IV. EVALUATING DISABILITY
As the claimant, Mr. Rodgers bears the burden of proving that he is disabled within the meaning of the Social Security Act (the "Act"). Meanel v. Apfel, 172 F.3d 1111, 1113 (9th Cir. 1999) (internal citations omitted). The Act defines disability as the "inability to engage in any substantial gainful activity" due to a physical or mental impairment which has lasted, or is expected to last, for a continuous period of not less than twelve months. 42 U.S.C. §§ 423(d)(1)(A), 1382c(a)(3)(A). A claimant is disabled under the Act only if his impairments are of such severity that he is unable to do his previous work, and cannot, considering his age, education, and work experience, engage in any other substantial gainful activity existing in the national economy. 42 U.S.C. §§ 423(d)(2)(A); see also Tackett v. Apfel, 180 F.3d 1094, 1098-99 (9th Cir. 1999).

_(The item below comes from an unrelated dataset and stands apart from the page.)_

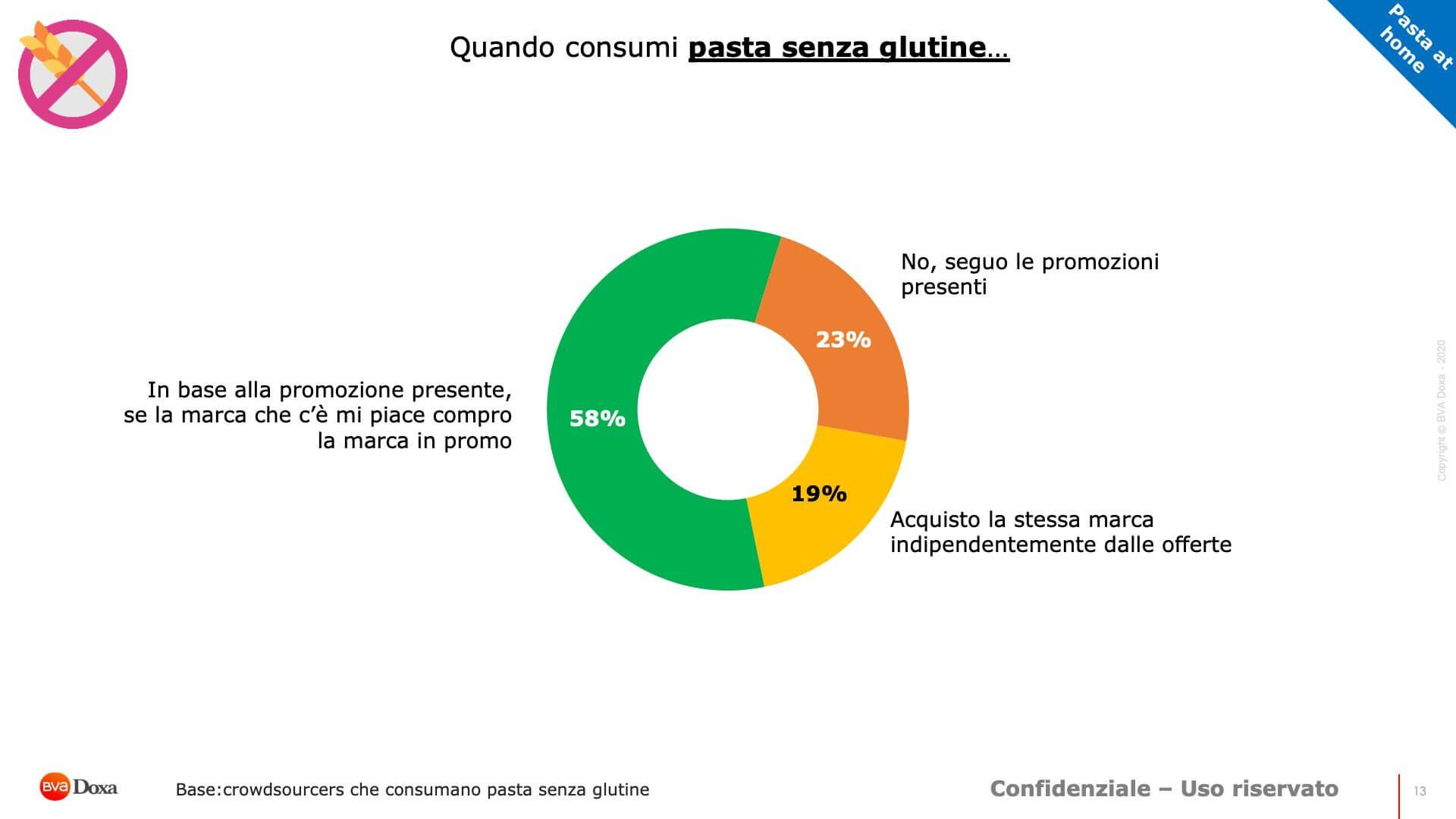 Report Pasta Senza Glutine 13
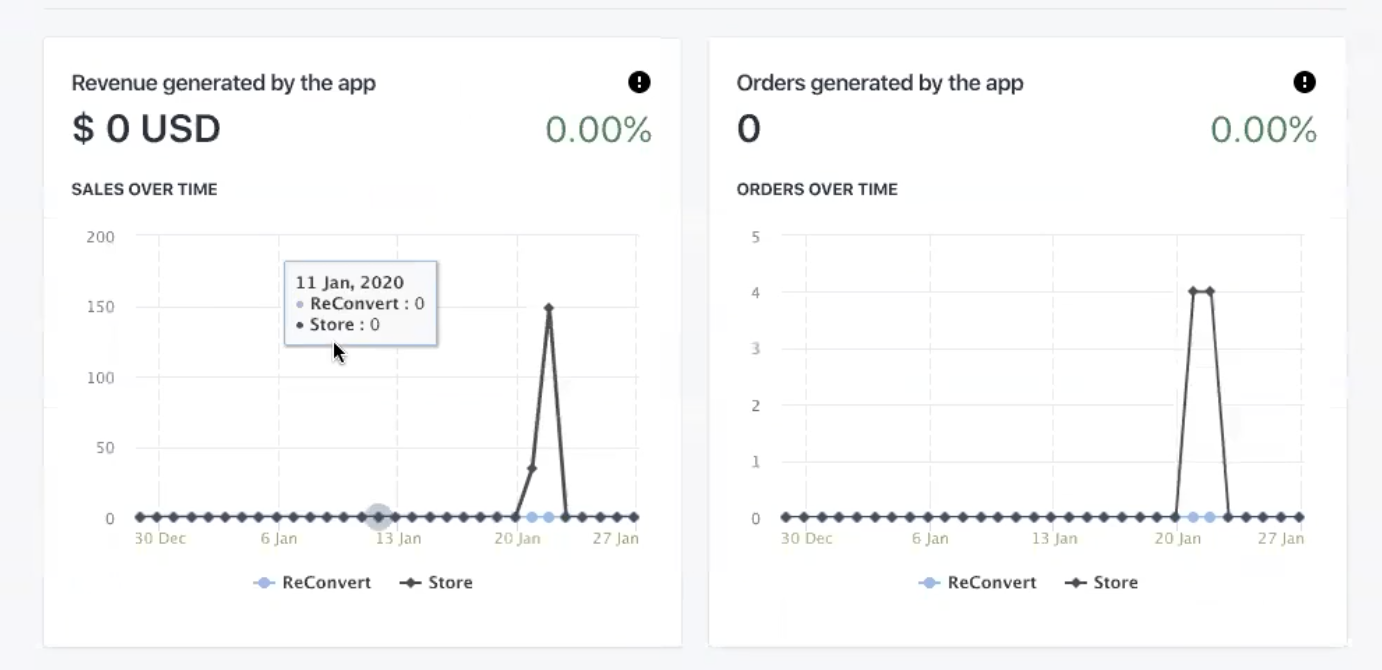 ReConvert revenue generated by the app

The Commissioner has established a five step sequential evaluation process for determining whether a claimant is disabled within the meaning of the Act. See 20 C.F.R. §§ 404.1520, 416.920. The claimant bears the burden of proof during steps one through four. At step five, the burden shifts to the Commissioner. Id. If a claimant is found to be disabled at any step in the sequence, the inquiry ends without the need to consider subsequent steps. Step one asks whether the claimant is presently engaged in "substantial gainful activity." 20 C.F.R. §§ 404.1520(b), 416.920(b). If he is, disability benefits are denied. If he is not, the Commissioner proceeds to step two. At step two, the claimant must establish that he has one or more medically severe impairments, or combination of impairments, that limit his physical or mental ability to do basic work activities. If the claimant does not have such impairments, he is not disabled. 20 C.F.R. §§ 404.1520(c), 416.920(c). If the claimant does have a severe impairment, the Commissioner moves to step three to determine whether the impairment meets or equals any of the listed impairments described in the regulations. 20 C.F.R. §§ 404.1520(d), 416.920(d). A claimant whose impairment meets or equals one of the listings for the required twelve-month duration requirement is disabled. Id.
Substantial gainful activity is work activity that is both substantial, i.e., involves significant physical and/or mental activities, and gainful, i.e., performed for profit. 20 C.F.R. § 404.1572.
When the claimant's impairment neither meets nor equals one of the impairments listed in the regulations, the Commissioner must proceed to step four and evaluate the claimant's residual functional capacity ("RFC"). 20 C.F.R. §§ 404.1520(e), 416.920(e). Here, the Commissioner evaluates the physical and mental demands of the claimant's past relevant work to determine whether he can still perform that work. 20 C.F.R. §§ 404.1520(f), 416.920(f). If the claimant is able to perform his past relevant work, he is not disabled; if the opposite is true, then the burden shifts to the Commissioner at step five to show that the claimant can perform other work that exists in significant numbers in the national economy, taking into consideration the claimant's RFC, age, education, and work experience. 20 C.F.R. §§ 404.1520(g), 416.920(g); Tackett, 180 F.3d at 1099, 1100. If the Commissioner finds the claimant is unable to perform other work, then the claimant is found disabled and benefits may be awarded.
V. DECISION BELOW
On February 1, 2016, the ALJ issued a decision finding the following:
1. The claimant meets the insured status requirements of the Social Security Act through June 30, 2017.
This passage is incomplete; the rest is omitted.